Open xiaoqiangwang opened 3 years ago
With AcquireTime=0.000 and AcquirePeriod=0.000, ADSimDetector generates image as fast as possible. This competes with NDPluginZMQ and creates competition for resources. Not having hardware device, one way is to vary AcqurePeriod to have a (almost) constant image creation rate.
In the following test,
When one client is connected, 13SIM1:cam1:ArrayRate_RBV is ~1000. 25% of the images did not reach the client.
13SIM1:cam1:ArrayCounter_RBV 100000
13SIM1:ZMQ1:ArrayCounter_RBV 85173
13SIM1:ZMQ1:DroppedArrays_RBV 14827
Received by client: 76388
When one client is connected, 13SIM1:cam1:ArrayRate_RBV is ~1000. 26% of the images did not reach the client.
13SIM1:cam1:ArrayCounter_RBV 100000
13SIM1:ZMQ1:ArrayCounter_RBV 73129
13SIM1:ZMQ1:DroppedArrays_RBV 26871
Received by client: 73129
Commit 9216694 introduces two improvements to hopefully address part of the performance problems.
Here is the results repeating the 2nd test
13SIM1:cam1:ArrayCounter_RBV 100000
13SIM1:ZMQ1:ArrayCounter_RBV 100000
13SIM1:ZMQ1:DroppedArrays_RBV 0
13SIM1:ZMQ1:DroppedOutputArrays_RBV 0
Received by client: 94073
13SIM1:cam1:ArrayCounter_RBV 100000
13SIM1:ZMQ1:ArrayCounter_RBV 100000
13SIM1:ZMQ1:DroppedArrays_RBV 0
13SIM1:ZMQ1:DroppedOutputArrays_RBV 2899
Received by client: 97101
The frame creation rate still varies a lot but in average above 1000 fps.
Thanks for the update, according to your test, ADZMQ should be quite robust for my scenario(100 fps, with imageSize: 1M). I am using the following settings:
caput 13SIM1:cam1:ImageMode Multiple
caput 13SIM1:cam1:NumImages 10000
caput 13SIM1:cam1:AcquirePeriod 0.01
caput 13SIM1:cam1:AcquireTime 0
Then run the SimDetector+ADZMQ inside a docker container running on my laptop and run the zmq_client.py on the same laptop. I noticed one thing: when the ADZMQ received all the images, it will set caput 13SIM1:cam1:Acquire to 0 and the ram used by the docker container starts to decrease, then the zmq_client stops receiving images, which seems to cause the image loss, so I was wondering is it caused by the buffer size of 0MQ (ZMQ_SNDHWM)? My understanding is even ADZMQ stops to work, the images it received should already be in 0MQ(RAM), so the client should still be able to receive all the images?

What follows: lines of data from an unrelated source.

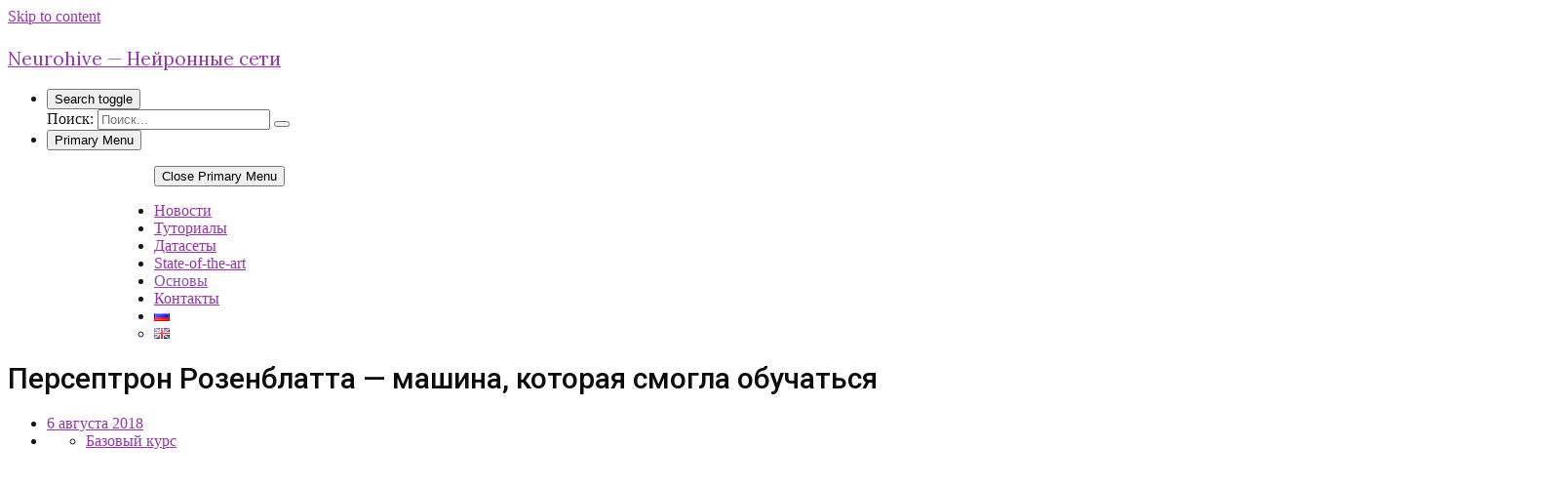

--- FILE ---
content_type: application/javascript; charset=utf-8
request_url: https://neurohive.io/wp-content/themes/wpfelix/js/polyfills.min.js
body_size: 1199
content:
!function(){"use strict";function e(e){this.element=e}var t=function(e){return new RegExp("(^| )"+e+"( |$)")},n=function(e,t,n){for(var o=0;o<e.length;o++)t.call(n,e[o])};e.prototype.add=function(){n(arguments,function(e){this.contains(e)||(this.element.className+=this.element.className.length>0?" "+e:e)},this)},e.prototype.remove=function(){n(arguments,function(e){this.element.className=this.element.className.replace(t(e),"")},this)},e.prototype.toggle=function(e){return this.contains(e)?(this.remove(e),!1):(this.add(e),!0)},e.prototype.contains=function(e){return t(e).test(this.element.className)},e.prototype.replace=function(e,t){this.remove(e),this.add(t)},"classList"in Element.prototype||Object.defineProperty(Element.prototype,"classList",{get:function(){return new e(this)}}),window.DOMTokenList&&null==DOMTokenList.prototype.replace&&(DOMTokenList.prototype.replace=e.prototype.replace)}(),function(e){e&&e.prototype&&null==e.prototype.firstElementChild&&Object.defineProperty(e.prototype,"firstElementChild",{get:function(){for(var e,t=this.childNodes,n=0;e=t[n++];)if(1===e.nodeType)return e;return null}})}(window.Node||window.Element),function(e){e&&e.prototype&&null==e.prototype.lastElementChild&&Object.defineProperty(e.prototype,"lastElementChild",{get:function(){for(var e,t=this.childNodes,n=t.length-1;e=t[n--];)if(1===e.nodeType)return e;return null}})}(window.Node||window.Element),[Element.prototype,CharacterData.prototype].forEach(function(e){e.hasOwnProperty("previousElementSibling")||Object.defineProperty(e,"previousElementSibling",{configurable:!0,enumerable:!0,get:function(){for(var e=this;e=e.previousSibling;)if(1===e.nodeType)return e;return null},set:void 0})}),[Element.prototype,CharacterData.prototype].forEach(function(e){e.hasOwnProperty("nextElementSibling")||Object.defineProperty(e,"nextElementSibling",{configurable:!0,enumerable:!0,get:function(){for(var e=this;e=e.nextSibling;)if(1===e.nodeType)return e;return null},set:void 0})}),function(){"use strict";window.Element&&!Element.prototype.closest&&(Element.prototype.closest=function(e){var t,n=(this.document||this.ownerDocument).querySelectorAll(e),o=this;do{for(t=n.length;--t>=0&&n.item(t)!==o;);}while(t<0&&(o=o.parentElement));return o}),"function"!=typeof Object.assign&&(Object.assign=function(e,t){if(null==e)throw new TypeError("Cannot convert undefined or null to object");for(var n=Object(e),o=1;o<arguments.length;o++){var r=arguments[o];if(null!=r)for(var i in r)Object.prototype.hasOwnProperty.call(r,i)&&(n[i]=r[i])}return n})}(),window.Element&&!Element.prototype.hasClassStartingWith&&(Element.prototype.hasClassStartingWith=function(e){var t=this;return new RegExp("\\s\\b"+e).test(" "+t.className)}),window.Element&&!Element.prototype.getInnerDimensions&&(Element.prototype.getInnerDimensions=function(e){var t,n,o,r,i,l,p,s,a=getComputedStyle(this,null),u={};return t=parseFloat(a.getPropertyValue("padding-top")),n=parseFloat(a.getPropertyValue("padding-right")),o=parseFloat(a.getPropertyValue("padding-bottom")),r=parseFloat(a.getPropertyValue("padding-left")),u.width=Number((this.offsetWidth-(r+n)).toFixed(10)),u.height=Number((this.offsetHeight-(t+o)).toFixed(10)),e||(i=parseFloat(a.getPropertyValue("border-top-width")),l=parseFloat(a.getPropertyValue("border-right-width")),p=parseFloat(a.getPropertyValue("border-bottom-width")),s=parseFloat(a.getPropertyValue("border-left-width")),u.width=Number((u.width-s-l).toFixed(10)),u.height=Number((u.height-i-p).toFixed(10))),u});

ZMQ_SNDHWM is 1000 by default.
If the loss is because NDPluginZMQ is slow, 13SIM1:ZMQ1:DroppedArrays_RBV would be non zero.
Also I don't know the network speed limit imposed by docker.
Here is an attempt to establish a baseline of NDPluginZMQ (version <= 1.1) performance.
Environment
Hardware: i5-3427U CPU @ 1.80GHz, 8GB RAM OS: macOS 10.15, clang 12 asyn: 4.39 ADCore: 3.9 ADSimDetector: 2.10
Results
The baseline is that when 13SIM1:cam1:ArrayCallbacks is "Disable", 13SIM1:cam1:ArrayRate_RBV is ~3400. This is maximum speed of image creation.
PUB/SUB
When no clients are connected, which means ZeroMQ discards all messages, the 13SIM1:cam1:ArrayRate_RBV is ~2000. And there is no dropped arrays 13SIM1:ZMQ1:DroppedArrays_RBV = 0.
13SIM1:ZMQ1:BlockingCallbacks = Yes 13SIM1:cam1:ArrayRate_RBV is ~ 800. All images reached the client.
13SIM1:ZMQ1:BlockingCallbacks = No When one client is connected, 13SIM1:cam1:ArrayRate_RBV is ~1000. 37% of the images did not reach the client. Note that the additional loss by ZeroMQ (76003 - 63329 = 12674).
PUSH/PULL
When no clients are connected, ZeroMQ blocks the process. All images are dropped.
13SIM1:ZMQ1:BlockingCallbacks = Yes 13SIM1:cam1:ArrayRate_RBV is ~ 800. All images reached the client
13SIM1:ZMQ1:BlockingCallbacks = No When one client is connected, 13SIM1:cam1:ArrayRate_RBV is ~1000. 30% of the images did not reach the client.